How did Canada become more culturally public transit than the US?

It was over a month ago I hope some one more knowledge can command on the fire safety code in the US that I read that above 6 stories or above 7 stories the fire safety code gets more complex and some thing to do with one of the factors of fire ladder truck can go up only so high.

Well because if that is the case than it cheaper to build low rise apartments in the US and more costly to belt high rise apartments in the US and the opposite is the case for Canada if they are much stricter of time banning lumber used for apartments being all concrete.

Honestly I don’t feel safe in 12 story apartment out of lumber may be low rise apartment but not that high.

Again, those are different climates and are more similar to each other than Toronto or Victoria is to any of them.

I’m not sure if this is a language issue, but you are using invalid assumptions to determine correlations that don’t exist.

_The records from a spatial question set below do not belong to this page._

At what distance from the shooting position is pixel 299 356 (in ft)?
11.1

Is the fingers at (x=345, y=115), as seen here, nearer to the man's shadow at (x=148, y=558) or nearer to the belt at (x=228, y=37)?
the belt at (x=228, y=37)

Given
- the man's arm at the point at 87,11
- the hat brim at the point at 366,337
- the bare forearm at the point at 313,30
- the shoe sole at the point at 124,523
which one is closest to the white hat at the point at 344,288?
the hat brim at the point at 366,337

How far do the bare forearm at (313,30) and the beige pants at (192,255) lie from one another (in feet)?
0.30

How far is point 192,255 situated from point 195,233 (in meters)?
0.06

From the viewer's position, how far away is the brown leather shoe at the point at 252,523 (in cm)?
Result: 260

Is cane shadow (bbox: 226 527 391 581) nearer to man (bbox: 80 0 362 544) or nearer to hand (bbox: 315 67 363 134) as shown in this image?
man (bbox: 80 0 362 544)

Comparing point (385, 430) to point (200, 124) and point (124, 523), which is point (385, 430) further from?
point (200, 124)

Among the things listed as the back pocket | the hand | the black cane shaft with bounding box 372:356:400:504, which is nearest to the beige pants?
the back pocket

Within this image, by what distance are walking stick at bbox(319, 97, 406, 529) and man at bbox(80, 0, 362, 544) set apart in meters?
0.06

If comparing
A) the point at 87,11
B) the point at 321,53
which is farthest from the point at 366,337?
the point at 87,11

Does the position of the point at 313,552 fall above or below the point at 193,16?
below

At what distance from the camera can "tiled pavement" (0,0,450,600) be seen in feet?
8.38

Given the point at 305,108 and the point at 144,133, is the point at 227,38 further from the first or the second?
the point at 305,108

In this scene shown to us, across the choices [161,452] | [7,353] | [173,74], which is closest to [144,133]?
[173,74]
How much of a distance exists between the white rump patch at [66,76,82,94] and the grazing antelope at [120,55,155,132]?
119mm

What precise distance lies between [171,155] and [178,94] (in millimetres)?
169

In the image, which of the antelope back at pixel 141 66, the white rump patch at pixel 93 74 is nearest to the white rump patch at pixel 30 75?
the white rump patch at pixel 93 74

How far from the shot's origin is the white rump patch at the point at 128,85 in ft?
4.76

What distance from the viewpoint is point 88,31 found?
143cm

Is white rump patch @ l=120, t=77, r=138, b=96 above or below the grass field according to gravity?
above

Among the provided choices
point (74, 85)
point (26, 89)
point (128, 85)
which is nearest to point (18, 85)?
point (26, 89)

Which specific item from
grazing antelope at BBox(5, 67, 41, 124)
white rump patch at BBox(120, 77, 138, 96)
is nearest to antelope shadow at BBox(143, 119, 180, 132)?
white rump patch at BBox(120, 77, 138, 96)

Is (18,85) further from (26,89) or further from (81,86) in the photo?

Are you saying there are lots of high rise apartments in Calgary, Edmonton and Winnipeg or very little?

Are you trying to say there are low rise apartments in Calgary, Edmonton and Winnipeg or very little?

I’m sitting right in the middle of the City of Toronto. I’ve lived in London, Ontario in a high rise no less. I have lived in this area my entire life and you are trying to distill the incidence of high rises to one or two factors and you can’t.

There is a fundamental concept that does not seem to translate. I’m out.

Like almost everything you’ve posted in this thread, and for which you refuse to provide cites, this is wrong, too. Hamilton is absolutely not part of the GTA. And it’s “Whitby”, not “Witby”.